March 30, 2011
Afro-Cuban music and dance group to perform at Meany
Los Muñequitos de Matanzas will perform at Meany Hall at 8 p.m. Sunday, April 3. Returning to Seattle for the first time in a decade, the group is composed of famed Afro-Cuban music and dance masters who are renowned for their fiery rumbas, dynamic drumming, and sacred rituals.
Founded in 1952 and spanning three generations of the same family, Cuba’s premier folkloric ensemble is recognized throughout the world for sustaining and popularizing the African roots of Cuban culture. The New York Times hails their work as “spectacular sensual dancing and some of the most complex drumming to be heard in this hemisphere.”
Tickets are $30 ($20 for students) and may be purchased by phone at 206-543-4880, online or in person at the UW Arts Ticket Office.
In the 1950s, a group of Afro-Cuban youth who loved the rumba would meet after work and during the weekends. Most of them were port workers, plumbers and masons, and as they listened to son and bolero music on the Victrola, the hot taste of a good rum between them, they would entertain each other with the sounds of percussing the tables, glasses, spoons and bottles from “El Gallo,” a bar on the corner of Matanzas and Daoiz in the city of Matanzas, Cuba.
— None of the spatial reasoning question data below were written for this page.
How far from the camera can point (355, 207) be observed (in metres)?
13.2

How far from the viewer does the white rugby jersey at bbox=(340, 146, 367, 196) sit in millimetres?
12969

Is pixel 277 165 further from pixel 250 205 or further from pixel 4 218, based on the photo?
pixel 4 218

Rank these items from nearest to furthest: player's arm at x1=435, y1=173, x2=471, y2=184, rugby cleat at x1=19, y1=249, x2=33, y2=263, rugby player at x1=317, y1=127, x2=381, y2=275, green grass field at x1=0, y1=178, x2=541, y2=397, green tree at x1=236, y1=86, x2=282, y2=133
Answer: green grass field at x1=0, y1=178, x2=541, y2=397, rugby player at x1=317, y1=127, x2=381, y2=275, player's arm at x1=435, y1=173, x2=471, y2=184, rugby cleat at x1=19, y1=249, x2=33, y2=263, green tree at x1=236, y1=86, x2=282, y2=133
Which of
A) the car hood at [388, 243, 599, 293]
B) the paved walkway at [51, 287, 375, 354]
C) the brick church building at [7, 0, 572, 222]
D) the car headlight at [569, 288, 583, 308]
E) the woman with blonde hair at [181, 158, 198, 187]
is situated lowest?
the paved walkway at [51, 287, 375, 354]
First the applause came from their friends and family, then people passing by discovered that this was more than just an impromptu jam session. Invitations to parties around the neighborhood followed, until one day they decided to form a stable group. Thus, 59 years ago, the band called themselves Guaguancó Matancero, and it marked the birth of the most famous rumba group from Cuba.
Guaguancó Matancero was initially devoted only to making guaguancó. The guaguancó, one of the most popular forms of Cuban rumba, was created in the port areas of Matanzas and Havana. It is danced in pairs, in an erotic game where women flirt with and tease the man as he tries to “possess” her. She seduces him and craftily covers herself to prevent “el vacunao,” the name for the gesture the male dancer makes to try to violate the female dancer’s intimate privacy. The music has a faster rhythm than the yambú (also danced in pairs, but slower and more majestic). Its tempo is closest to the columbia, but the latter is mostly a dance for men from rural areas with musical roots much closer to bantú expressions.
In 1956 they group released its first album, on 78 rpm, published by the Cuban label Puchito. One side had the song “Los Beodos” by Lorenzo Matinez. On the other was “Los Muñequitos” by Esteban Lantri, a guaguancó about the comic strips popular in newspapers and magazines of the time. (In Cuba these are called “muñequitos.”) Public affection for the group soared, especially for the Muñequitos’ guaguancó, which even today remains in their repertory and is still requested frequently. The group soon changed their name to Los Muñequitos de Matanzas.
The music of Los Muñequitos de Matanzas was heard throughout Cuba, and became a landmark for people who wanted to dance. The percussion and harmony of their presentations were revered by all Cuban rumberos who followed them.
The international career of Los Muñequitos began in 1989 with performances in England. They first performed in the United States in 1992, when Dance Theater Workshop’s Suitcase Fund organized a 10-week tour to 14 cities. The overwhelming enthusiasm that greeted them from New York to San Francisco prompted several producers, festivals, universities, and theaters to invite them back repeatedly from 1994 to 2002.
The history of the Cuban rumba can be told alongside Los Muñequitos de Matanzas, not only because they are one of the oldest groups or because they have enjoyed great popularity since their first album, but because they have lived with their fame without losing the essence of their work. They have fused the most treasured elements of the rumba with contemporary forms of expression. They have become the standard for how to dance, dress, and act rumba for people both inside and outside of Cuba.